If there is one concern on which all parties agree, it is the need to be better able to determine who is doing the attacking–a problem known as “attribution.” It can be difficult or impossible to determine whether rogue hackers or a national defense ministry is behind an attack, such as those targeting Estonia’s computer networks in 2007. Improving attribution could be achieved by reducing online privacy, but it also could be achieved through better cooperation between nations to share existing information. “We want to make trust, and help set the rules in the information sphere,” the retired general told me. “And I bet that there are many things that we can do together.”

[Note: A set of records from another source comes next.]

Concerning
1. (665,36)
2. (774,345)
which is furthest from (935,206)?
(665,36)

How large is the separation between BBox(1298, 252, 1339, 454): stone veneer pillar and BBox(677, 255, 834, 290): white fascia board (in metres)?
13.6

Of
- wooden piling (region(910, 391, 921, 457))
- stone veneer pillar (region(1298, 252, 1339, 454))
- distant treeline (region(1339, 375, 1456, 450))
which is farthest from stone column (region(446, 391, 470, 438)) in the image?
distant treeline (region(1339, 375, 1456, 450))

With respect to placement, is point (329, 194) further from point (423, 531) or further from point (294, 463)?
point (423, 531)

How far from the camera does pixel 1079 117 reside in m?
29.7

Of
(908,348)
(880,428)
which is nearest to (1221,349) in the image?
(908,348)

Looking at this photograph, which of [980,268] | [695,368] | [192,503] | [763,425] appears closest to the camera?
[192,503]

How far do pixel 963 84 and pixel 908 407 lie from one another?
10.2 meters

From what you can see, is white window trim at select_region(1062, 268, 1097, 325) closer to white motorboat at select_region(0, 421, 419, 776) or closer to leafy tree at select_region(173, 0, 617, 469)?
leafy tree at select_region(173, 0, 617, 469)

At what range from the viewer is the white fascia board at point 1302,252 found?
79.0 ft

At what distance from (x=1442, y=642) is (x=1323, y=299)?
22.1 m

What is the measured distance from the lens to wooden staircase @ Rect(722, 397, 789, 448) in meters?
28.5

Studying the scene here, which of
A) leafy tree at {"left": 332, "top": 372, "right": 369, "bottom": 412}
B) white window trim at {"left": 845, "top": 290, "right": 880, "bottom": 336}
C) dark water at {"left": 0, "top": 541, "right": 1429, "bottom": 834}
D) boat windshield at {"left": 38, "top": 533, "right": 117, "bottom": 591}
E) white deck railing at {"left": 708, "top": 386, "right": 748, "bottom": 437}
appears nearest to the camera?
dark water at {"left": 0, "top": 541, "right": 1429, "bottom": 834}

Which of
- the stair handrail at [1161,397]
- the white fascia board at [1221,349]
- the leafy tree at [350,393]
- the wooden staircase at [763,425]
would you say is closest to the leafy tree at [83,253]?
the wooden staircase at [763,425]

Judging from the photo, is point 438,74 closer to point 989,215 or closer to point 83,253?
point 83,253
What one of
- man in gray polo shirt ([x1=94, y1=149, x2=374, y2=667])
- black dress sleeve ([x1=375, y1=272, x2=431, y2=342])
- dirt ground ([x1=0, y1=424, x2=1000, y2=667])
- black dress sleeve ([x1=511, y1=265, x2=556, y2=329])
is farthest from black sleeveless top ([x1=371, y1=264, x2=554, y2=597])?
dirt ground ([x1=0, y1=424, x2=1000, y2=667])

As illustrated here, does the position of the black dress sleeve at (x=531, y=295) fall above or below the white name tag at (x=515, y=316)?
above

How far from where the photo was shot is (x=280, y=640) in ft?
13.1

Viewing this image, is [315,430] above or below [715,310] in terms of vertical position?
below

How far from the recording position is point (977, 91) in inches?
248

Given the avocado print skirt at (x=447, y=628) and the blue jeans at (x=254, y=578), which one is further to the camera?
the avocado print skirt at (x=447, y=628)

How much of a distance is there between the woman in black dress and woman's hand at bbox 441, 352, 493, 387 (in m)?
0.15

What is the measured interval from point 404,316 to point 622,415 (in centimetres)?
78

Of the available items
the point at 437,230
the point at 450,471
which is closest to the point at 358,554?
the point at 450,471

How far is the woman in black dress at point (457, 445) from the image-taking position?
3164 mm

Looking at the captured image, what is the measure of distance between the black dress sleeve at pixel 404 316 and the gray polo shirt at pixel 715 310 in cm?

In written answers to the Senate Armed Services Committee prior to his testimony Thursday, Alexander said it is “reasonable to assume that returning fire in cyberspace” is lawful. His written answers were posted by The Washington Post here.
At the Tuesday dinner, various toasts were made, but none more lusty than the one made by a Russian attendee honoring Sherstuyuk himself. “Hoorah, Sherstuyuk!” he cried. Painter, who is a veteran federal computer crimes prosecutor, did his best to contribute to the merriment. Asked to make a toast, he offered a few guarded comments. Then he gamely told a joke about a hacker who was granted three wishes from a genie, on the condition that other hackers would get twice what he had wished. The first wish was for one million credit card numbers. The second was for a supercomputer to break cryptographic keys. The third was that he be able to donate one of his kidneys.